[BEGIN Extract to read]

Numerous drillings have been made through both Greenland's ice sheet and small ice caps near the coast. By analysing every single annual layer in the kilometres long ice cores researchers can get detailed information about the climate of the past. But now the Danish researcher Bo Vinther and colleagues from the Centre for Ice and Climate at the Niels Bohr Institute, University of Copenhagen, in collaboration with researchers from Canada, France and Russia, have found an entirely new way of interpreting the information from the ice core drillings.

"Ice cores from different drillings show different climate histories. This could be because they were drilled at very different places on and near Greenland, but it could also be due to changes in the elevation of the ice sheet, because the elevation itself causes different temperatures" explains Bo Vinther about the theory.

Today the ice sheet is more than three kilometres thick at its highest point and thinning out towards the coast. Four of the drillings analysed are from the central ice sheet, while two of the drillings are from small ice caps outside of the ice sheet itself, at Renland on the east coast and Agassiz which lies just off of the northwest coast of Greenland in Canada.

Small ice caps show the standard

The small ice caps are stable and have not changed in elevation, and even though they lie very far apart from each other on either side of the central ice sheet, they show the same climate history. This means that one can use the small ice caps climate history as a standard reference for the others.

Bo Vinther explains, that the four drillings through the ice sheet would have had the same climate history if there had not been changes in elevation throughout the course of time. It is known that for every 100 meter increase in elevation, there is a 0.6 per mille decrease in the level of the oxygen isotope Oxygen-18, which indicates the temperature in the air. So if there is a difference of 1.2 per mille, the elevation has changed by 200 meters.

By comparing the Oxygen-18 content in all of the annual layers from the four drillings through the ice sheet with the Oxygen-18 content of the same annual layers in the small ice caps, Bo Vinther has calculated the elevation course through 11,700 years.

[END Extract to read]
[BEGIN Entries]

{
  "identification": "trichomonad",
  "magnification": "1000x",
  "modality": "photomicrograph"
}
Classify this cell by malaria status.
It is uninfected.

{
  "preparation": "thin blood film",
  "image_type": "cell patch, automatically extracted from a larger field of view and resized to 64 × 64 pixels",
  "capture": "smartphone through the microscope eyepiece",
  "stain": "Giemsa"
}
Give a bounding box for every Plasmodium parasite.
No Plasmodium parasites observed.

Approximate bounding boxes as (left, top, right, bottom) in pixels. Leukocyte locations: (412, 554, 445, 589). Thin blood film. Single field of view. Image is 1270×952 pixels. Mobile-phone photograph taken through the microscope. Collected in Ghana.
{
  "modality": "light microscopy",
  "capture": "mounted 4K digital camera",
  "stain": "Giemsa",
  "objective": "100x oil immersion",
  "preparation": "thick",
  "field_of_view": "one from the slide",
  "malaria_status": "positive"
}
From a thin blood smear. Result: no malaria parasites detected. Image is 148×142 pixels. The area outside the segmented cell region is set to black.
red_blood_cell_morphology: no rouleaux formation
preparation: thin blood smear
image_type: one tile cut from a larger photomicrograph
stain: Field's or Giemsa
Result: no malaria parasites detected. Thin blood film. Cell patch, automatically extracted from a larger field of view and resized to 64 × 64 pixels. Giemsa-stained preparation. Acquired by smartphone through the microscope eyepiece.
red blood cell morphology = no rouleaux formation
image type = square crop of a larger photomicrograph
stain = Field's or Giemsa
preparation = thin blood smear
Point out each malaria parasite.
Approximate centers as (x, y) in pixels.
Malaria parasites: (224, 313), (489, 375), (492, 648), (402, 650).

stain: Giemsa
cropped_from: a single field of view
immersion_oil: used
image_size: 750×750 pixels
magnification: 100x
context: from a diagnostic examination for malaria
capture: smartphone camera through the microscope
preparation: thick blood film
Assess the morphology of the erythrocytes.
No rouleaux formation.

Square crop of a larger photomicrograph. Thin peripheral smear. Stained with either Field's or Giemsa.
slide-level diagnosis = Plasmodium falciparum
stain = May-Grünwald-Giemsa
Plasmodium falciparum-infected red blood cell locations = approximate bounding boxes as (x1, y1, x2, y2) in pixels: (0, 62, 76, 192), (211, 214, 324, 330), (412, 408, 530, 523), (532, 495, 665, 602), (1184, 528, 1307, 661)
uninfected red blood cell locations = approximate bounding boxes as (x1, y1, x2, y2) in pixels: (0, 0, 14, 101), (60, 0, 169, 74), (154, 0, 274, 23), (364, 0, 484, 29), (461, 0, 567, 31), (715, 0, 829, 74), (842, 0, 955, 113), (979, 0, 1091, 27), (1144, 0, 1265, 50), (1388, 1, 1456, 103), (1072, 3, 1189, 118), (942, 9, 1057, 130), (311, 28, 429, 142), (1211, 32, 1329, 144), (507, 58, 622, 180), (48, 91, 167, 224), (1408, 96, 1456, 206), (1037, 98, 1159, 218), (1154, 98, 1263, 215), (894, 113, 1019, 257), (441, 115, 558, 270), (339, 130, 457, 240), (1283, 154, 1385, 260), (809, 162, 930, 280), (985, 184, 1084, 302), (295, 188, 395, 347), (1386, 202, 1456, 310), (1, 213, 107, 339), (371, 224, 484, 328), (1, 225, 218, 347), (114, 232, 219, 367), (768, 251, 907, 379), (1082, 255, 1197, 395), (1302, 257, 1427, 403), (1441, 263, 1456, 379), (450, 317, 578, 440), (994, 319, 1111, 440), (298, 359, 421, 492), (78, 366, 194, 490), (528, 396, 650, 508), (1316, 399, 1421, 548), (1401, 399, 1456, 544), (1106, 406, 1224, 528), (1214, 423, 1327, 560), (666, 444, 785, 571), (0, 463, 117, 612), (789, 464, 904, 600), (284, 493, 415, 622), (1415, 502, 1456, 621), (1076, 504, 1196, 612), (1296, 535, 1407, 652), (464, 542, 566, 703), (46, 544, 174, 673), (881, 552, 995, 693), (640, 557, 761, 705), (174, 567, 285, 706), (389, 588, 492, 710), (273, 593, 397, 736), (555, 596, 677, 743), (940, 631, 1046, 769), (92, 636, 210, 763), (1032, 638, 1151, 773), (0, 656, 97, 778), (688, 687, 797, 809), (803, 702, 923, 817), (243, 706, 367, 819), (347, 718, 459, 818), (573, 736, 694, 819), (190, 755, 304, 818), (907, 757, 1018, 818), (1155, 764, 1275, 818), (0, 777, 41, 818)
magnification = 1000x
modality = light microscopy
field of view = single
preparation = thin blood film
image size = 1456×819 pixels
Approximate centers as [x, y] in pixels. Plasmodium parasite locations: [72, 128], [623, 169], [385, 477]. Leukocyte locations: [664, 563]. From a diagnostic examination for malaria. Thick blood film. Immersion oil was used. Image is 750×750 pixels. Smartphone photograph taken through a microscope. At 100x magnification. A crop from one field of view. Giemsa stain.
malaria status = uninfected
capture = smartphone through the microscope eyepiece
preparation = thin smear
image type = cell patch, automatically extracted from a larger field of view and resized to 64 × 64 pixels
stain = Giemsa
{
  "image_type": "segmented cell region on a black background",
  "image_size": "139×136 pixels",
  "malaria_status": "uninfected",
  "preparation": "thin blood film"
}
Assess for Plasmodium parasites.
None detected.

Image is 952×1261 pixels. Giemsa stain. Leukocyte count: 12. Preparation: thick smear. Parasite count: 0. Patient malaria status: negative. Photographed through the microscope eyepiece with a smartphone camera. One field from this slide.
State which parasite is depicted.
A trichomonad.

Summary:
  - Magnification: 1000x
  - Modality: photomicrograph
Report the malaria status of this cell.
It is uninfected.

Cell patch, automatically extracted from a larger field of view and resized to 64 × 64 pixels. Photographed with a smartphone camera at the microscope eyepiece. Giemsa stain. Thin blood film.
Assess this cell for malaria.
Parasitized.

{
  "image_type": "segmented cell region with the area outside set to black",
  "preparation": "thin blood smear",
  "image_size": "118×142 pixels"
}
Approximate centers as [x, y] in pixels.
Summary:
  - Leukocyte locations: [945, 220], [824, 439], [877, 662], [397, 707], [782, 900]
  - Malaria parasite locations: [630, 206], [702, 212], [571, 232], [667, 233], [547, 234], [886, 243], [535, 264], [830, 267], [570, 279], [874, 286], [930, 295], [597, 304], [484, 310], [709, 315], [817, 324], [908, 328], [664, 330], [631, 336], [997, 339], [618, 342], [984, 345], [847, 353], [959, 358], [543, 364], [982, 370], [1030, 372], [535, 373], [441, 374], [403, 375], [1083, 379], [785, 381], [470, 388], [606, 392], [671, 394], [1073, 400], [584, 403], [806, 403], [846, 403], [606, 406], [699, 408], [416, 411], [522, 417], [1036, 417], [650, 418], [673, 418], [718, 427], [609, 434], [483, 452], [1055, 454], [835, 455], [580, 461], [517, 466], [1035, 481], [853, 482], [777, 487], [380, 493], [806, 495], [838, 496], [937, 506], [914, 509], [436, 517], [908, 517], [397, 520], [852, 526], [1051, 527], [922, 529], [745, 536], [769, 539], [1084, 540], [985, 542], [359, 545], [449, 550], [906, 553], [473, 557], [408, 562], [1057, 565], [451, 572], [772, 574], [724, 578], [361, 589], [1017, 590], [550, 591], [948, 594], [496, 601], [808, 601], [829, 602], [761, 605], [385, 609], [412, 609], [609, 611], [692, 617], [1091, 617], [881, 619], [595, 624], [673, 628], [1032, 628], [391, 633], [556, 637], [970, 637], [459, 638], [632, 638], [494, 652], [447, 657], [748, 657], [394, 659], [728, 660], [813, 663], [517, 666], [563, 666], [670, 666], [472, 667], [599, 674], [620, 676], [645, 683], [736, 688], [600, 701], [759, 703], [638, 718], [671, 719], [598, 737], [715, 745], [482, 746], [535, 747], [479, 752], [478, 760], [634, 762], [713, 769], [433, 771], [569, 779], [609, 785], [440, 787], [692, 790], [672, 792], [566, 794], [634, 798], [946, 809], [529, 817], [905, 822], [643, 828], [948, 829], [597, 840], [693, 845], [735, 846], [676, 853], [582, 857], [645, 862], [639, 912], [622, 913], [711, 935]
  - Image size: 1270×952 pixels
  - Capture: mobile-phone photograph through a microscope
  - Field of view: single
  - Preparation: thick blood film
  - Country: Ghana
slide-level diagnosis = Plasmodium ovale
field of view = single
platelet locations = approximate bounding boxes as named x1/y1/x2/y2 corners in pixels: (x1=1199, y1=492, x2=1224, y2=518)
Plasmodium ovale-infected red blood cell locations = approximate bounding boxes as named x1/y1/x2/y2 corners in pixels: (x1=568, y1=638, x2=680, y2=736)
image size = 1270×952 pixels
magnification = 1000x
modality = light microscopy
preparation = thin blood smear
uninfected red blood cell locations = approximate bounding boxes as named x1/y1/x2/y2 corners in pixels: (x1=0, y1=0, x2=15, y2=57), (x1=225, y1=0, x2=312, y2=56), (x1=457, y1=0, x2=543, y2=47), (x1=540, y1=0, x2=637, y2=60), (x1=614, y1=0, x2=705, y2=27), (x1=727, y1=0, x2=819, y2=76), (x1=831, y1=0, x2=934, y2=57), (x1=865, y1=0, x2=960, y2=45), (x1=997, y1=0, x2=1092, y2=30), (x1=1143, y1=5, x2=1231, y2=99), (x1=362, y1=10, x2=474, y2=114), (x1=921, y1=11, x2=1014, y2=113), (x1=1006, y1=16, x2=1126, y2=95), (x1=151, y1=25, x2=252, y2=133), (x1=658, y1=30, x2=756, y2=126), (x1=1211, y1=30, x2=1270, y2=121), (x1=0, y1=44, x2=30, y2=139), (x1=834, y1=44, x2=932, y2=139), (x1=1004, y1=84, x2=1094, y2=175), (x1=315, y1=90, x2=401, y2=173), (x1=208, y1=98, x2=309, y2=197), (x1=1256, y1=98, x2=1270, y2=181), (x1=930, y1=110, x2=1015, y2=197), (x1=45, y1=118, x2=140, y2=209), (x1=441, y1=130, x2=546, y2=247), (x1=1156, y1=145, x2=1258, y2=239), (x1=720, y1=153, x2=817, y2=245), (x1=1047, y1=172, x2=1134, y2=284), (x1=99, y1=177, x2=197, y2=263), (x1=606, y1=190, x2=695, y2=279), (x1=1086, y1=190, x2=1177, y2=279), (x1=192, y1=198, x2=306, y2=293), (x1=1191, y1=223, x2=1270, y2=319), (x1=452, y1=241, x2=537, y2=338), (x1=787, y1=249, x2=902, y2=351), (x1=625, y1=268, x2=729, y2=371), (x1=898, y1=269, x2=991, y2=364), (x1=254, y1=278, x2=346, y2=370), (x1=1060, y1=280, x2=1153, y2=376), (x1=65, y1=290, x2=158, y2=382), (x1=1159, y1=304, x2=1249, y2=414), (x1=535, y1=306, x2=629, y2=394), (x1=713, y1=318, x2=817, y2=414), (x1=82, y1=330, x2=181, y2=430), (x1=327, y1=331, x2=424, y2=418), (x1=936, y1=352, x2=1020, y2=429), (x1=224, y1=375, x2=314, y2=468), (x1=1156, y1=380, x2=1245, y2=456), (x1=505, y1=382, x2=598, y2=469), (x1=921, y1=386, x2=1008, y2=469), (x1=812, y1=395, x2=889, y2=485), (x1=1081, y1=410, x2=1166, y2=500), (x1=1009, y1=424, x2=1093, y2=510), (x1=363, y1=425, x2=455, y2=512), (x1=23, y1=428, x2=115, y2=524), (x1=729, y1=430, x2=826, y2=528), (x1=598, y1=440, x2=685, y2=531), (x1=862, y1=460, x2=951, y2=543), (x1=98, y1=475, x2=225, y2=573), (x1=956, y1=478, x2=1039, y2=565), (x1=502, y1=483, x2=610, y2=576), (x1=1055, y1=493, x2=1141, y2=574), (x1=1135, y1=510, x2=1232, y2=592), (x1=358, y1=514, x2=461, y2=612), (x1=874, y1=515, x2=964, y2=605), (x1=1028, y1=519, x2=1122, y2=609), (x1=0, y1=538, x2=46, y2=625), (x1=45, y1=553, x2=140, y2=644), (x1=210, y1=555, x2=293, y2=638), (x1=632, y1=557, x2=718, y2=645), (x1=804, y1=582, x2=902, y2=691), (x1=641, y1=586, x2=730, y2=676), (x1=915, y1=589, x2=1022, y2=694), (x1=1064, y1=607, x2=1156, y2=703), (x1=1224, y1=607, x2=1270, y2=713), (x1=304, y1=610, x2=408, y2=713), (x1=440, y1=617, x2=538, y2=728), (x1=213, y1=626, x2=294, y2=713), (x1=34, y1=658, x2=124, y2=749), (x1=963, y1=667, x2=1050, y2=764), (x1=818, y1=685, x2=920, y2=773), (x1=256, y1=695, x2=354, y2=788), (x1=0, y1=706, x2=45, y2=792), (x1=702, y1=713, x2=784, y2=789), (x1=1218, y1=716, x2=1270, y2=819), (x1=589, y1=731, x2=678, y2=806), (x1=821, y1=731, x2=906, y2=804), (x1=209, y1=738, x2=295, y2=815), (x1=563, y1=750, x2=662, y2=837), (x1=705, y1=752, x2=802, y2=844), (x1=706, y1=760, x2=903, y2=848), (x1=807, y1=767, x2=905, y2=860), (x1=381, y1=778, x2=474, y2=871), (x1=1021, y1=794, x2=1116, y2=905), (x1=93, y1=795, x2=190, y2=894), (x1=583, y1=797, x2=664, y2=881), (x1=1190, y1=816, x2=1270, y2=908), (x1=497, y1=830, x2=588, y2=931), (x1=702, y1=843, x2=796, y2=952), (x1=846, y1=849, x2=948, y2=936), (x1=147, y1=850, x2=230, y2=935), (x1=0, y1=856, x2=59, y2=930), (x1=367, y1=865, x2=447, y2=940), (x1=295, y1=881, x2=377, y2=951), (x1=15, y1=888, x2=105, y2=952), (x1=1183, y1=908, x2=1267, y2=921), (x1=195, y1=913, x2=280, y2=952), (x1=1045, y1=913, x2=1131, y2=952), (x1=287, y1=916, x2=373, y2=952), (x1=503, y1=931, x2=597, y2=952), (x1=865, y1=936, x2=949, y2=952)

[END Entries]

## Directive
In the passage on Greenland ice cores, revise the portion between "Bo Vinther explains, that" and "by 200 meters.", inclusive, substituting "per thousand" for "per mille".

## Finished exercise
Bo Vinther explains, that the four drillings through the ice sheet would have had the same climate history if there had not been changes in elevation throughout the course of time. It is known that for every 100 meter increase in elevation, there is a 0.6 per thousand decrease in the level of the oxygen isotope Oxygen-18, which indicates the temperature in the air. So if there is a difference of 1.2 per thousand, the elevation has changed by 200 meters.